I’ve almost finished reading Cleopatra’s Shadows–have maybe another hundred pages to go, and also made some serious progress on decluttering the apartment. I’ve decided that I am going to clean out the storage space–both the one over the laundry room as well as the rented one–and try to declutter the Lost Apartment as much as I can. I am only going to  keep research books, my children’s series collections, signed books by friends, and my Stephen King hardcovers. Anything else is going to be donated. If I had more time I might try to sell them on ebay or Amazon, but I just don’t have the time and I don’t want to mess with it, to be perfectly honest. So, every Saturday morning–or every morning when I have to work late–I am going to take boxes out of the storage places, go through them, and start donating. I feel very good about this decision, quite frankly.

I also intend to finish the outline of the WIP this week, as well as a second draft of “Quiet Desperation.”

Onward and upward, y’all.

Love Is All Around

Thunderstorms are in the forecast for today–of course, it’s the first weekend of Jazz Fest, and it always rains for Jazz Fest–and I have to make a grocery store run. I’m going to have another cup of coffee while I write this and then make a dash for the store. I slept fairly well last night, despite waking up around four in the morning but it only took me about another fifteen minutes before I fell back asleep. I have a lot of things I want to get done today, so hopefully the thunder and rain will help motivate me. Either that, or I’ll curl up with Cleopatra’s Shadows, which I am enjoying. And really, going to the store early on Sunday morning is the smart thing to do–because everyone is either getting ready for church or already there.

Paul and I watched the first episode of The Handmaid’s Tale last night, and my God, was it chilling. I finally read the book a few years ago, and like so many others, thought it was exquisitely written and thematically terrifying. I wasn’t sure how they would do it as a series, though, and I have to say, it’s riveting and terrifying, and not really hard to see how something like the repressive world of Gilead could happen in reality.

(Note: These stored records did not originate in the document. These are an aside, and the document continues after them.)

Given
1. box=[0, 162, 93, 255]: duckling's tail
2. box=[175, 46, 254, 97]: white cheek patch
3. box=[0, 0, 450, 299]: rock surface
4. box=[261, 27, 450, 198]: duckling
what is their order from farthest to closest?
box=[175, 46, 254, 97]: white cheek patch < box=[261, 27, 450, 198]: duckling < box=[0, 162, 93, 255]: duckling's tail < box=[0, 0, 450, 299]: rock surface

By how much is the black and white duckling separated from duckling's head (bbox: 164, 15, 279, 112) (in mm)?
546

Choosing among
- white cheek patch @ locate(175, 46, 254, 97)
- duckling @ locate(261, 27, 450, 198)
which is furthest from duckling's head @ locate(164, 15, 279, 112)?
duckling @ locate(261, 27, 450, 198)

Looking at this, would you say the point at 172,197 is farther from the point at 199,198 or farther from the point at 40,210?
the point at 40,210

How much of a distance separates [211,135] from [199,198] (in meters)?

Elisabeth Moss is definitely shaping up to be one of the best actresses of her generation, and her choices of roles–from Mad Men to Top of the Lake to this–certainly capture her range. We’ll keep watching, of course.

I drove up to Ponchatoula yesterday to pick Paul up; he’d gone up there on Thursday to visit our friends the Marshalls on the train. His birthday was Friday, so we weren’t together on his birthday, but really, after twenty-one years together (twenty-two on July 20th), things like birthdays don’t matter as much to us as they did when we were newly coupled. I know that probably sounds terrible, but my own birthday never mattered much to me–my family wasn’t big on things like that when I was a kid, and I learned early on that caring about my birthday and making a fuss about it always ended in disappointment, so I got over it very young–and I inevitably end up hurting people’s feelings because I just don’t see what a big deal it is. I also realize that makes me sound awful and uncaring, but I really do think birthdays are for kids.

Although it’s really interesting to reflect back on my life and see how I’ve learned to lower my expectations in order to avoid disappointments. It’s very self-defeating in some ways; I’m trying to learn not to be so self-deprecating about myself. There really is something to be said for daily affirmations, which I’ve started doing. Plus not having deadline pressure is helping me relax, and it’s nice being able to take the time to really evaluate and assess everything about my writing and my career and where I want to go with it in the  future. I was so busy writing for so long I never took the time to actually sit back and think about things, make plans, set goals, and figure out how to get there.

All right, I’d best get to the grocery store before the storms start.